Using the data below, restate exactly every line from the one with "a brick house" up to and including the one with "Bobbin Turned Walnut". No picture belongs in it.

Source data:
☆ ☆ ☆ ☆ ☆

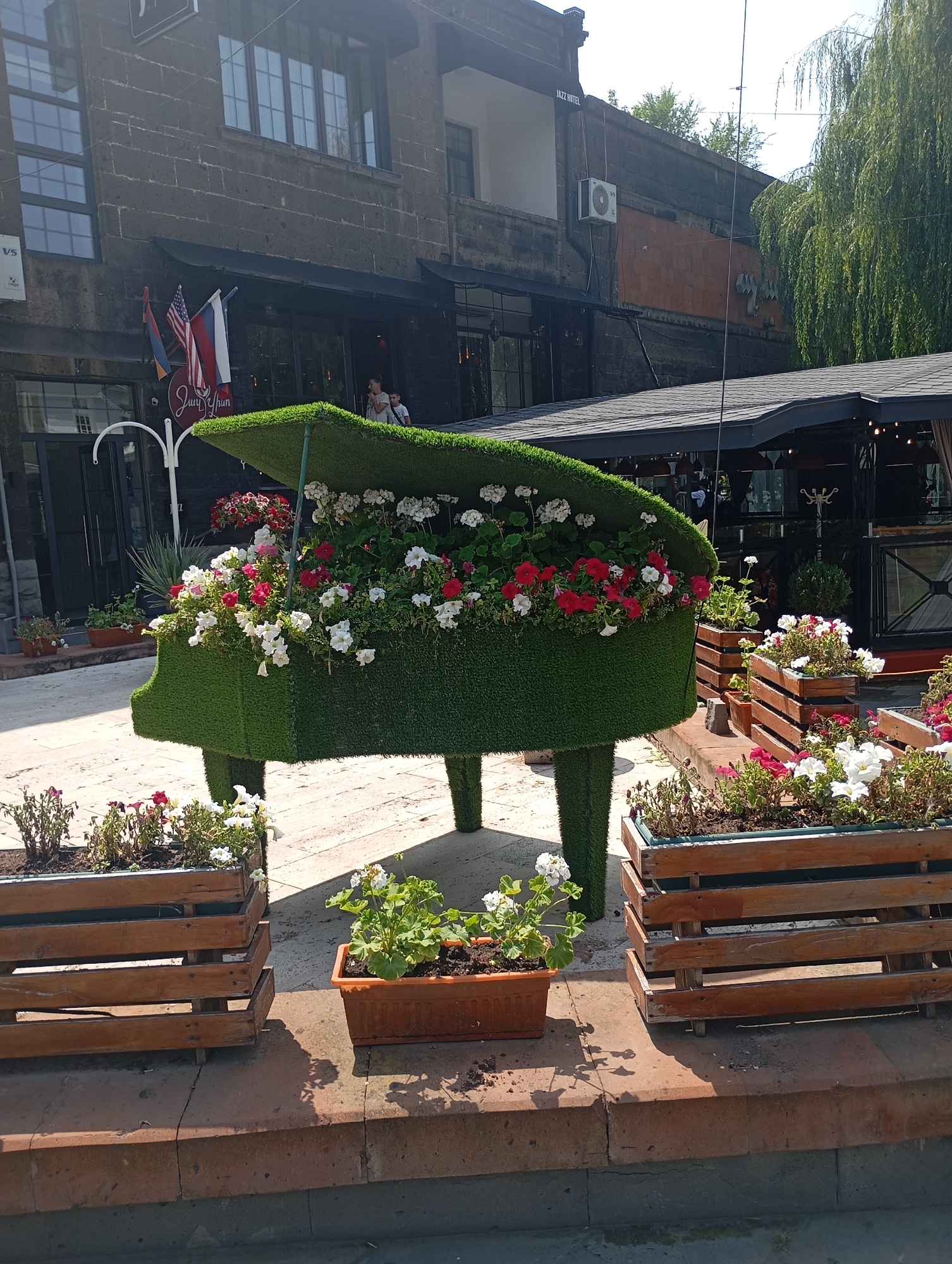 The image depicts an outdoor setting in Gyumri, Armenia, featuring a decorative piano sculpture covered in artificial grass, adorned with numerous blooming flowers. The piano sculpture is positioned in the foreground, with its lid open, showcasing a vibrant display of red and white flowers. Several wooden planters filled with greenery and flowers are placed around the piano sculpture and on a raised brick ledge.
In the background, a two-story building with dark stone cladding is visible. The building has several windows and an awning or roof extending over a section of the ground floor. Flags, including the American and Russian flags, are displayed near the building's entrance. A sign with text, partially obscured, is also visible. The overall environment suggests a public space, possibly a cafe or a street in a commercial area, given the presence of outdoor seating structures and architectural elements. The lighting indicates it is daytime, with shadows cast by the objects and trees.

☆ ☆ ☆ ☆ ☆

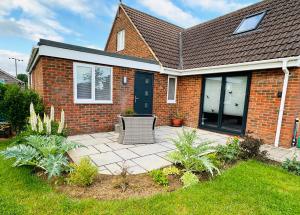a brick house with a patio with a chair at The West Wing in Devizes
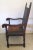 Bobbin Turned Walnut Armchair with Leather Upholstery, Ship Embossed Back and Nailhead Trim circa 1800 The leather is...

☆ ☆ ☆ ☆ ☆

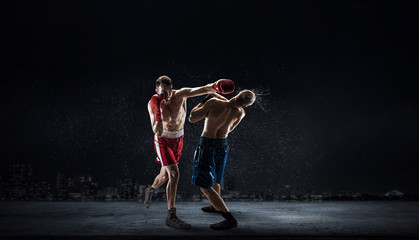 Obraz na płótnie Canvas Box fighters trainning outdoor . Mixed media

☆ ☆ ☆ ☆ ☆

Result for this task:
a brick house with a patio with a chair at The West Wing in Devizes
 Bobbin Turned Walnut Armchair with Leather Upholstery, Ship Embossed Back and Nailhead Trim circa 1800 The leather is...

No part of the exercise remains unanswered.